Reverend Johann Heinrich Schmelen, born Johann Hinrich Schmelen (7 January 1776 – 26 July 1848) was a German missionary and linguist who worked in South Africa and South-West Africa. Traveling through the area of today's northern South Africa and central and southern Namibia he founded the mission stations at Bethanie and Steinkopf and discovered the natural harbour at Walvis Bay. Together with his wife Zara he translated parts of the Bible into Khoekhoegowab (Damara/Nama) and published a dictionary.

Schmelen was born into a middle-class family on 7 January 1776 in Kassebruch, today a suburb of Hagen im Bremischen in the German state of Lower Saxony. To evade conscription he went to London where was influenced by pastors of the German congregation. He wanted to become a missionary and was advised to attend the missionaries' seminary of pastor Jänicke in Berlin.

—————

Tasks to carry out:
a - In the passage on Johann Heinrich Schmelen, which natural harbour is he credited with discovering?
b - Continue the passage on Johann Heinrich Schmelen from where it stops.

Data block:
—————

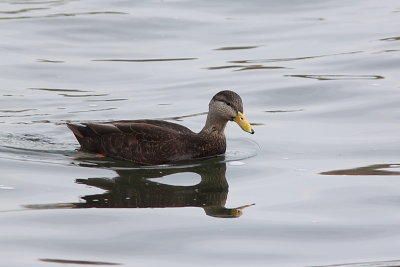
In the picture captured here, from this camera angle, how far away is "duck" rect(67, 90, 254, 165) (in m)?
12.4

—————

The replies:
a - Walvis Bay.

b -
After graduation he was sent to South Africa in 1811. He accompanied Christian Albrecht to Pella in the Northern Cape from where he traveled the Oranje to serve a number of small nomadic pastoral tribes.

In 1812 Schmelen was ordered to trek into Namaland to found a missionary station near the Atlantic coast. He joined a group of Nama and Orlam on their way to ǀUiǂgandes. They arrived in 1814, and Schmelen named the place Bethanie. He then traveled further north until approximately 22 degrees latitude but returned and founded a missionary station for Amraal Lambert's clan of the Kaiǀkhauan (Khauas Nama) people.